◆ What you should do: Reproduce only the listing between the lines holding "What is the distance dividing" and "the point at 429,328, the", inclusive, swapping "furthest" for "farthest" and leaving everything else unchanged.

◆ Rows:
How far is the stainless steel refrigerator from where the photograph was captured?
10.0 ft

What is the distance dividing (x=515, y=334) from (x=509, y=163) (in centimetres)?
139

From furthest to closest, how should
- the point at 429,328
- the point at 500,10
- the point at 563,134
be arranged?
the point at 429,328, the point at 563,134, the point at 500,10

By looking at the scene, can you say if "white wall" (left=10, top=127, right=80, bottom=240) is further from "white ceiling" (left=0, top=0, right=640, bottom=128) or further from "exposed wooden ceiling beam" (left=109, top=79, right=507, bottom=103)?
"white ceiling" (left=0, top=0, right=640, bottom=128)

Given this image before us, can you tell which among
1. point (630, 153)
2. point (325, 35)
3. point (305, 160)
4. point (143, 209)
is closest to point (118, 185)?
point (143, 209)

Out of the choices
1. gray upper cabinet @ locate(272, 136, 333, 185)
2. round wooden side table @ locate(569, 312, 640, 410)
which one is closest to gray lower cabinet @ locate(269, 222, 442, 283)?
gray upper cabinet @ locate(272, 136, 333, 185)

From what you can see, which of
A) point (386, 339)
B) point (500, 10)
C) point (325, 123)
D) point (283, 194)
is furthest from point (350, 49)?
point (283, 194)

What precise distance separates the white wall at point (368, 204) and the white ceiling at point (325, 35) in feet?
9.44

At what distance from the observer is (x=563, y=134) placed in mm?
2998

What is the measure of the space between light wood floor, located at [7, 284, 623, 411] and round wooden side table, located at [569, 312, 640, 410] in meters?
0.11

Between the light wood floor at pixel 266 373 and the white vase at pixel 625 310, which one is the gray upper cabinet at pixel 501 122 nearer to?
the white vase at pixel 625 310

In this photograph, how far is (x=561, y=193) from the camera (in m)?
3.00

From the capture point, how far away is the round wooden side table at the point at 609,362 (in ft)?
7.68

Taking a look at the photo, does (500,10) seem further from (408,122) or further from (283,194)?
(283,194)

---

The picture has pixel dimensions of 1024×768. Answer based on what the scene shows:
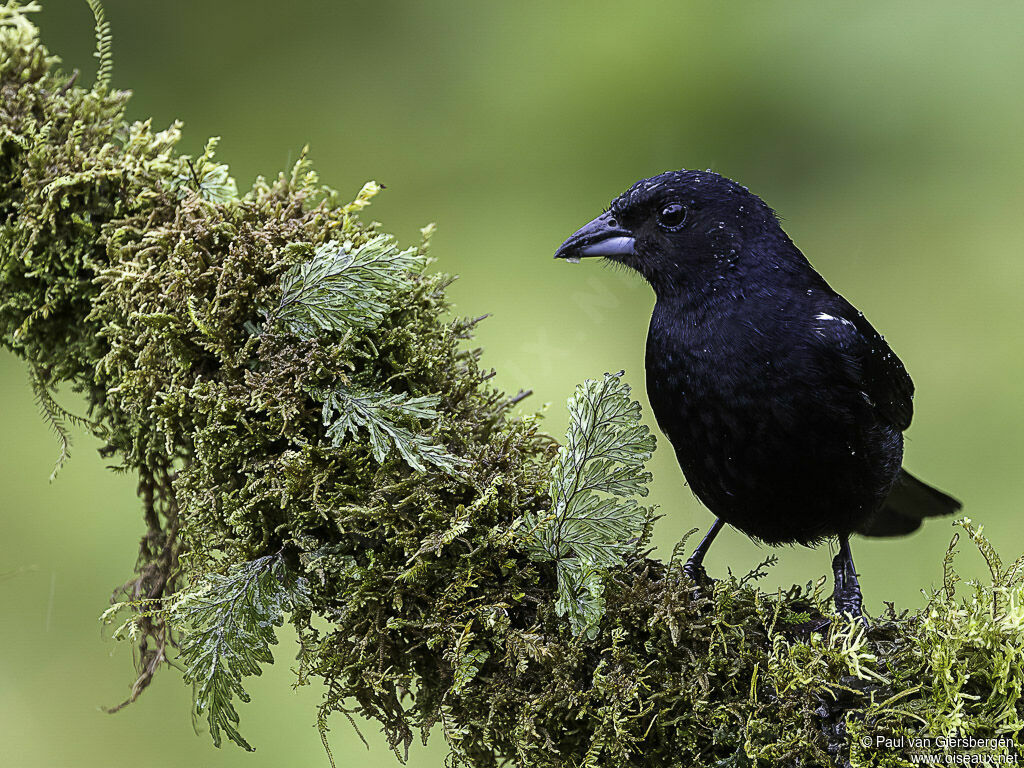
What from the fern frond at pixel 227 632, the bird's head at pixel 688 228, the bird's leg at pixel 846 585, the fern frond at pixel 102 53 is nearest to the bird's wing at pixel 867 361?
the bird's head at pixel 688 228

--

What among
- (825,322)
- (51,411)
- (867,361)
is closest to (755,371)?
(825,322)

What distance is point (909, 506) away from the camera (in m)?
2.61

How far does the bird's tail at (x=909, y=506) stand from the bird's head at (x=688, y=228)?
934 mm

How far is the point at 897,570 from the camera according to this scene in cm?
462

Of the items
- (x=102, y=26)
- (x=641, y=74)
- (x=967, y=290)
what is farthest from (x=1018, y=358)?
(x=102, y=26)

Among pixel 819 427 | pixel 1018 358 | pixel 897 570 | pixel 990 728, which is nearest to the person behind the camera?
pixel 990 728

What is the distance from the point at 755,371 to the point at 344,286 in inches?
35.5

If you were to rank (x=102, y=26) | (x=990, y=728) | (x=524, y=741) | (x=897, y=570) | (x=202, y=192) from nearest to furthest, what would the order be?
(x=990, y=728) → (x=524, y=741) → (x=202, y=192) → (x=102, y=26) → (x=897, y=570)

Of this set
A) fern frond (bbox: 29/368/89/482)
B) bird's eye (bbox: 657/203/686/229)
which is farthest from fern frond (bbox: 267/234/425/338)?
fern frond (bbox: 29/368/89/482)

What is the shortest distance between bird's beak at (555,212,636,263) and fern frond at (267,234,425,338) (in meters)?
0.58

◆ Response to the task:
What is the distance dividing (x=515, y=334) from (x=509, y=163) (in centimetres)?
139

From farthest to closest, how should
- the point at 429,328
- the point at 500,10
- the point at 563,134
be arranged?
the point at 429,328, the point at 563,134, the point at 500,10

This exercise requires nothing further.